The Washington Post tells us:
“Time and again, lawmakers, regulators and industry lobbyists pressed their concerns behind closed doors at the White House and the Treasury Department, according to participants.
“Turf-conscious regulators opposed the idea to consolidate banking oversight agencies and took their appeal over the Treasury directly to the White House. Ultimately the administration spared all but one agency.
“A few key lawmakers argued against merging the two federal agencies that oversee the stock and commodity markets. That did not happen.

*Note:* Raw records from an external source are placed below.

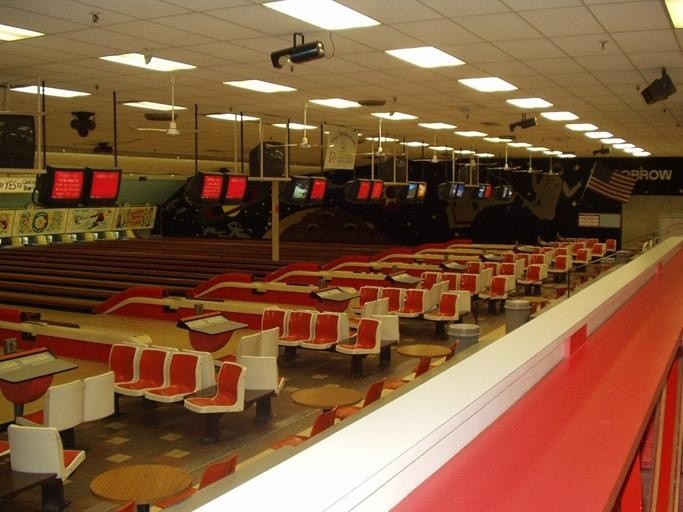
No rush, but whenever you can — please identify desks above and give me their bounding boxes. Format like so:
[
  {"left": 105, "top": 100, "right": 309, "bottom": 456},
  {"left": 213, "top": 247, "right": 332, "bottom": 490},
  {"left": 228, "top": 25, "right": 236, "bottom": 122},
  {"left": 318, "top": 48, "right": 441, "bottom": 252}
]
[
  {"left": 397, "top": 340, "right": 451, "bottom": 382},
  {"left": 91, "top": 464, "right": 193, "bottom": 512},
  {"left": 288, "top": 385, "right": 363, "bottom": 429}
]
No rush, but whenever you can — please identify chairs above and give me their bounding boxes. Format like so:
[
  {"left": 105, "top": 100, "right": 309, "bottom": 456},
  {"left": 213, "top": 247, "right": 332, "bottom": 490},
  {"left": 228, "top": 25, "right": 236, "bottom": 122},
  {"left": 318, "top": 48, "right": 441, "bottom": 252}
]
[
  {"left": 156, "top": 454, "right": 242, "bottom": 511},
  {"left": 348, "top": 285, "right": 460, "bottom": 366},
  {"left": 112, "top": 498, "right": 139, "bottom": 512},
  {"left": 270, "top": 402, "right": 342, "bottom": 452},
  {"left": 216, "top": 325, "right": 288, "bottom": 421},
  {"left": 329, "top": 381, "right": 385, "bottom": 424},
  {"left": 0, "top": 423, "right": 87, "bottom": 508},
  {"left": 410, "top": 340, "right": 461, "bottom": 374},
  {"left": 421, "top": 237, "right": 618, "bottom": 325},
  {"left": 108, "top": 344, "right": 219, "bottom": 419},
  {"left": 383, "top": 354, "right": 433, "bottom": 393},
  {"left": 336, "top": 318, "right": 382, "bottom": 374},
  {"left": 14, "top": 371, "right": 119, "bottom": 447},
  {"left": 183, "top": 360, "right": 250, "bottom": 441},
  {"left": 258, "top": 307, "right": 349, "bottom": 370}
]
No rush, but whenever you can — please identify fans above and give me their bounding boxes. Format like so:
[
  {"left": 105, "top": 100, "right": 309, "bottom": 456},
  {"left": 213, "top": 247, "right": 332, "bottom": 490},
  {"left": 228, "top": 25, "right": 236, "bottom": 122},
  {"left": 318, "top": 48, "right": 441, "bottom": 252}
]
[
  {"left": 267, "top": 96, "right": 336, "bottom": 150},
  {"left": 130, "top": 74, "right": 199, "bottom": 136},
  {"left": 355, "top": 120, "right": 564, "bottom": 178}
]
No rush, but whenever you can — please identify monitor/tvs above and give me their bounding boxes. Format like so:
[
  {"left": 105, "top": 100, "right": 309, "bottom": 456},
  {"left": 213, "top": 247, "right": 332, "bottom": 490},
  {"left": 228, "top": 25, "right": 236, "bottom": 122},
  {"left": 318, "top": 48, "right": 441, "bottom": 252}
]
[
  {"left": 36, "top": 164, "right": 87, "bottom": 208},
  {"left": 0, "top": 114, "right": 35, "bottom": 169},
  {"left": 221, "top": 172, "right": 250, "bottom": 203},
  {"left": 80, "top": 167, "right": 121, "bottom": 207},
  {"left": 249, "top": 141, "right": 284, "bottom": 177},
  {"left": 191, "top": 170, "right": 226, "bottom": 203},
  {"left": 284, "top": 175, "right": 514, "bottom": 204}
]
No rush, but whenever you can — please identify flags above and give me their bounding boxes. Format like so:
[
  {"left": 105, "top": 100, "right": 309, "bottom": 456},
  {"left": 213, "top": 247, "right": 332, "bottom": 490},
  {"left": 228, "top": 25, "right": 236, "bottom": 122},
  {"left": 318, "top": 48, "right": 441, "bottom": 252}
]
[{"left": 589, "top": 158, "right": 638, "bottom": 204}]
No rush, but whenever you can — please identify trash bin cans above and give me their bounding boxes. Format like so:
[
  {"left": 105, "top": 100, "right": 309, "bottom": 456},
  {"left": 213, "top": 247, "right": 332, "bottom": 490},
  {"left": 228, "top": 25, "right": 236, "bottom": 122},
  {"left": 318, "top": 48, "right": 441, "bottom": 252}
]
[
  {"left": 504, "top": 299, "right": 532, "bottom": 335},
  {"left": 447, "top": 323, "right": 481, "bottom": 356}
]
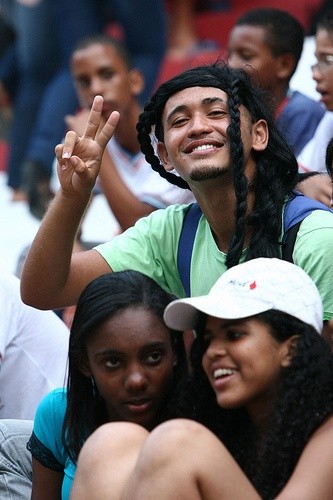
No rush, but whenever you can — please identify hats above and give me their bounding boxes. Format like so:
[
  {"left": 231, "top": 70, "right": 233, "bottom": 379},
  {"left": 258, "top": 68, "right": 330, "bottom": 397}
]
[{"left": 163, "top": 257, "right": 324, "bottom": 336}]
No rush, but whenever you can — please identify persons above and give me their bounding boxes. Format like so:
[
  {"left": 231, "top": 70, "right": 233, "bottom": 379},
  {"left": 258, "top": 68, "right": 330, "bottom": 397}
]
[
  {"left": 0, "top": 0, "right": 172, "bottom": 329},
  {"left": 156, "top": 0, "right": 333, "bottom": 207},
  {"left": 20, "top": 52, "right": 333, "bottom": 344},
  {"left": 26, "top": 270, "right": 193, "bottom": 500},
  {"left": 0, "top": 269, "right": 70, "bottom": 500},
  {"left": 71, "top": 257, "right": 333, "bottom": 500}
]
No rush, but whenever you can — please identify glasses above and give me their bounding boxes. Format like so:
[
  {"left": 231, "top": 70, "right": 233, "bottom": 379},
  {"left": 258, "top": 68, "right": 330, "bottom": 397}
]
[{"left": 311, "top": 54, "right": 332, "bottom": 69}]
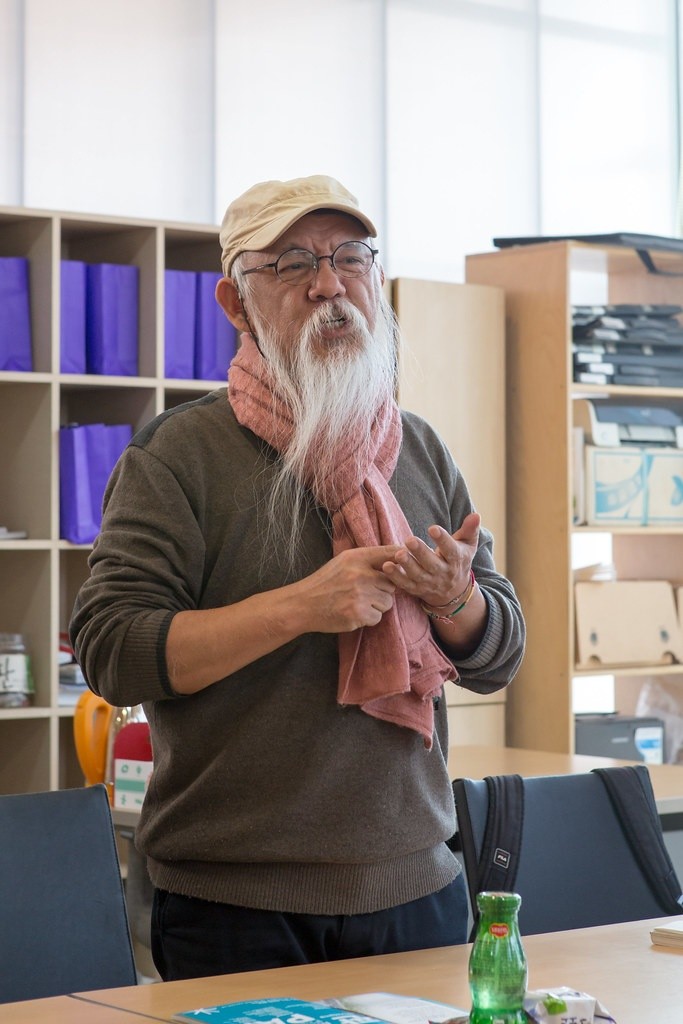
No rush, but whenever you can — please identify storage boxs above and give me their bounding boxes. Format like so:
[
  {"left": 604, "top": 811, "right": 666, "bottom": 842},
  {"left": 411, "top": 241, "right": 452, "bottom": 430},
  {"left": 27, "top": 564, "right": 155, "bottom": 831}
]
[
  {"left": 584, "top": 448, "right": 683, "bottom": 529},
  {"left": 574, "top": 718, "right": 665, "bottom": 764},
  {"left": 114, "top": 759, "right": 154, "bottom": 811}
]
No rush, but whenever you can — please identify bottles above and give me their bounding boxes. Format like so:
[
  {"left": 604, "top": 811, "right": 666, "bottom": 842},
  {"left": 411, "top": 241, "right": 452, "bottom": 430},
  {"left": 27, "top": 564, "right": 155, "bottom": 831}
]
[{"left": 469, "top": 892, "right": 527, "bottom": 1024}]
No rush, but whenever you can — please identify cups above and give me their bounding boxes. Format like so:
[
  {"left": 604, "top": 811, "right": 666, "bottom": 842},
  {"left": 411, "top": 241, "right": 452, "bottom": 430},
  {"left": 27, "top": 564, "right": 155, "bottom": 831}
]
[{"left": 0, "top": 633, "right": 33, "bottom": 710}]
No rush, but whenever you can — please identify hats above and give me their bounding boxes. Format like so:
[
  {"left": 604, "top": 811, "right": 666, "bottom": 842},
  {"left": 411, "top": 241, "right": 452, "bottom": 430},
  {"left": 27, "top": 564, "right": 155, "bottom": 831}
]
[{"left": 218, "top": 175, "right": 377, "bottom": 278}]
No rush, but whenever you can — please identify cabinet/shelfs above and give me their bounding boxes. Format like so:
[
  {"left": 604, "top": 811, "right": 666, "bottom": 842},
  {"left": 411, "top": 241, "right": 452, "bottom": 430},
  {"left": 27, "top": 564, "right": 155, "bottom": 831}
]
[
  {"left": 466, "top": 240, "right": 683, "bottom": 766},
  {"left": 0, "top": 205, "right": 507, "bottom": 796}
]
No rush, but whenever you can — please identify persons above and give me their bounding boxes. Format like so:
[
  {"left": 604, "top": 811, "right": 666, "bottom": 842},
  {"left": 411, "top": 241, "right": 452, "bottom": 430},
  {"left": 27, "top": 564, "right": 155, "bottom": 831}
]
[{"left": 67, "top": 169, "right": 527, "bottom": 993}]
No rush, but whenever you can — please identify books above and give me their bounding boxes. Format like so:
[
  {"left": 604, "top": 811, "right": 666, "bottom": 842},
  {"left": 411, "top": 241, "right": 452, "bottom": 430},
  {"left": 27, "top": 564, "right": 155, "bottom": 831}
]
[
  {"left": 59, "top": 630, "right": 88, "bottom": 687},
  {"left": 574, "top": 705, "right": 665, "bottom": 764},
  {"left": 568, "top": 299, "right": 683, "bottom": 527},
  {"left": 171, "top": 991, "right": 472, "bottom": 1024}
]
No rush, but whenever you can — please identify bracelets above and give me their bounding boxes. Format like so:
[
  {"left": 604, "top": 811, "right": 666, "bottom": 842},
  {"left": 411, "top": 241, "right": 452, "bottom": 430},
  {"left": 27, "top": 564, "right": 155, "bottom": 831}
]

“Insurance companies fought over whether a national regulator should oversee them. The White House dropped the proposal.”
Etc. Etc. Etc, ad nuseum.
So now we have 88 pages of financial reforms as if the authors of this compromised and consensualized agenda were being paid by the word. The President is telling us that “mistakes” were made as if massive crimes, theft, fraud and unregulated greed were not involved in causing the calamity at the heart if the crash of the economy.
Bloomberg surveyed the wreckage: “Financial firms worldwide have recorded more than $1.4 trillion in writedowns and credit losses since 2007 as the U.S. housing market collapsed and the economy sank into recession.”
Billions spent to unlock credit and get banks lending again have led nowhere. The financial news service quotes Tim Backshall, chief strategist at Credit Derivatives Research LLC in Walnut Creek, California.